[Entries from a dataset]
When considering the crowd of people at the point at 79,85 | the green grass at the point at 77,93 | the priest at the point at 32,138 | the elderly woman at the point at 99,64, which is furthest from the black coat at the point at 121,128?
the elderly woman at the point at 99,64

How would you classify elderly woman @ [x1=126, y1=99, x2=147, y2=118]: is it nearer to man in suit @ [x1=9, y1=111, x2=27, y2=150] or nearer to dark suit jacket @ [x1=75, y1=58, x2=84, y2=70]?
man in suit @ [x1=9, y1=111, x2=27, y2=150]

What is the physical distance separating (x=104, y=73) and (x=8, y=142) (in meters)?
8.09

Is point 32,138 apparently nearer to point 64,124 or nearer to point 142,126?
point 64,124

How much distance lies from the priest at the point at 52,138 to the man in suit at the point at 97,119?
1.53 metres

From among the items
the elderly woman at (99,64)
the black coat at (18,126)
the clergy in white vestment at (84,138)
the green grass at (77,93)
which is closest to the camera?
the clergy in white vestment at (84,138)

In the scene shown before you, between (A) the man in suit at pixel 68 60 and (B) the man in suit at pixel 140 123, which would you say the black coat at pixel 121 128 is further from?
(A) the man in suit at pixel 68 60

> [Problem]
Reproduce all of the records above, substituting "lawn" for every occurrence of "green grass" and leaving everything else untouched.

> [Correct response]
When considering the crowd of people at the point at 79,85 | the lawn at the point at 77,93 | the priest at the point at 32,138 | the elderly woman at the point at 99,64, which is furthest from the black coat at the point at 121,128?
the elderly woman at the point at 99,64

How would you classify elderly woman @ [x1=126, y1=99, x2=147, y2=118]: is it nearer to man in suit @ [x1=9, y1=111, x2=27, y2=150] or nearer to dark suit jacket @ [x1=75, y1=58, x2=84, y2=70]?
man in suit @ [x1=9, y1=111, x2=27, y2=150]

What is the physical distance separating (x=104, y=73) and (x=8, y=142) (in meters)?
8.09

Is point 32,138 apparently nearer to point 64,124 or nearer to point 142,126?
point 64,124

How much distance lies from the priest at the point at 52,138 to the man in suit at the point at 97,119?
1.53 metres

From among the items
the elderly woman at (99,64)
the black coat at (18,126)
the clergy in white vestment at (84,138)
the lawn at (77,93)
which is closest to the camera?
the clergy in white vestment at (84,138)

In the scene shown before you, between (A) the man in suit at pixel 68 60 and (B) the man in suit at pixel 140 123, which would you say the black coat at pixel 121 128 is further from?
(A) the man in suit at pixel 68 60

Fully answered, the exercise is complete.